When HTTPS traffic to Encryption Management Server Web Email Protection is routed through a load balancer or proxy, Encryption Management Server will log the IP address of the load balancer or proxy, not the IP address of the originating host.

For example, if a load balancer has the IP address 10.13.12.11 and the Web Email Protection user has the IP address 10.11.12.13, this is what is seen in the Web Email Protection log:
2020/05/06 15:45:02 +01:00  INFO   pgp/wm[2002]: 10.13.12.11 [email protected] Login

Some load balancers and proxies support X-Forwarded-For (or XFF) headers. These are used to identify the originating IP address of the connecting host. The header looks like this in the HTTP packet where 10.11.12.13 is the IP address of the originating host:
X-Forwarded-For 10.11.12.13

Symantec Encryption Management Server 3.3.2 MP13 and above.

 

Encryption Management Server Web Email Protection does not support XFF headers. The Web Email Protection log will show the IP address of the host that connects to it and will ignore the value of the XFF header.
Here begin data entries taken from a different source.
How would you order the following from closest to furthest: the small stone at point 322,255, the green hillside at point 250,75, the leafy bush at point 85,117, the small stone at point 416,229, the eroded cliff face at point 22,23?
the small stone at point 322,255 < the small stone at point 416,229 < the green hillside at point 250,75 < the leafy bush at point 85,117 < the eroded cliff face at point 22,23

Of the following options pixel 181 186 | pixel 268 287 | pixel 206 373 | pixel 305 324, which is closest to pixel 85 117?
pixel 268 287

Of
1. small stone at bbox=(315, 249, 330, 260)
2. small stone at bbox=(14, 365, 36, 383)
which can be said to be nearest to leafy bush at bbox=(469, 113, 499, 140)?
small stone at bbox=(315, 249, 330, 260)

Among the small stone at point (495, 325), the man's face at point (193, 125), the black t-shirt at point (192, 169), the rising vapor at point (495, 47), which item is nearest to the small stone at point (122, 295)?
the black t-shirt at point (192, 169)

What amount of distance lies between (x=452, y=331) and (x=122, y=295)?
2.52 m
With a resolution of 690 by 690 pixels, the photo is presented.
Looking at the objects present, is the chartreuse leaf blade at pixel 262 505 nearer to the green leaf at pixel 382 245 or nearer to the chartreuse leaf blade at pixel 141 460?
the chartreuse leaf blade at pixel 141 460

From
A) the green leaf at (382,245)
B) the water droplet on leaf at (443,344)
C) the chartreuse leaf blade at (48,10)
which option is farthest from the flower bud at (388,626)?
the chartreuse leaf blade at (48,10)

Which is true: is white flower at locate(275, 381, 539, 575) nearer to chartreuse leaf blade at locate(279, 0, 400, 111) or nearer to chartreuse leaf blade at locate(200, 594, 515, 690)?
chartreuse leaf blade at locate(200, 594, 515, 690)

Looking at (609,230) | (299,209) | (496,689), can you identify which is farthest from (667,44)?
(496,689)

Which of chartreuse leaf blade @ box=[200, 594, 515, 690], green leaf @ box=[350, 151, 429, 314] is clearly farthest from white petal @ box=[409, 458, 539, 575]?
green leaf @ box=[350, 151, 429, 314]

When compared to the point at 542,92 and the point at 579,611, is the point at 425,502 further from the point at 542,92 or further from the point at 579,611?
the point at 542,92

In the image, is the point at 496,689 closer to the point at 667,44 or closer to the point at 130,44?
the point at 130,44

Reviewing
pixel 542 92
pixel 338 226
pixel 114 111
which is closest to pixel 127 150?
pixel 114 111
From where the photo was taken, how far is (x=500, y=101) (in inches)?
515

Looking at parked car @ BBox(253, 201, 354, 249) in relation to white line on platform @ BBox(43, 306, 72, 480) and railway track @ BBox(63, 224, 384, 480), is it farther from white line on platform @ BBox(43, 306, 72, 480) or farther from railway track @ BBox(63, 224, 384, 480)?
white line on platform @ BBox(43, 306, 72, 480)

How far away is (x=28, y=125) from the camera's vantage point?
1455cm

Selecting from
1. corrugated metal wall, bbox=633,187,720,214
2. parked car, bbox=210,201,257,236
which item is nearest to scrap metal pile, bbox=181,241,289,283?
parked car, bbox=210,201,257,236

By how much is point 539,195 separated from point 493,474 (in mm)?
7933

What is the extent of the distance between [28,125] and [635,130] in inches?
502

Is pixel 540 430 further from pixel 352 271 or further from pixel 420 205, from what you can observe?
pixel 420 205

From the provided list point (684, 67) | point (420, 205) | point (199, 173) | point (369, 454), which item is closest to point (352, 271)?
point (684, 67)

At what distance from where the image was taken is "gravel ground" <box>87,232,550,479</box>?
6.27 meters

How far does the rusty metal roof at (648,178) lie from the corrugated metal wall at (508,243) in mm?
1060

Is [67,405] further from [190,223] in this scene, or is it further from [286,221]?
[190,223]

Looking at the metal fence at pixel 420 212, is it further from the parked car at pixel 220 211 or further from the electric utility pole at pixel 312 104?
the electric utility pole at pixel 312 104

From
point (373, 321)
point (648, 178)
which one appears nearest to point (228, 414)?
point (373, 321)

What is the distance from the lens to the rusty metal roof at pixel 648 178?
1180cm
If a Web Email Protection user logs in and then logs in again from a different IP address, the first session is logged out automatically. However, this functionality will not work as designed if Encryption Management Server cannot identify a unique IP address for each Web Email Protection session.

Therefore please consider carefully before using a load balancer that presents its own IP address to Encryption Management Server.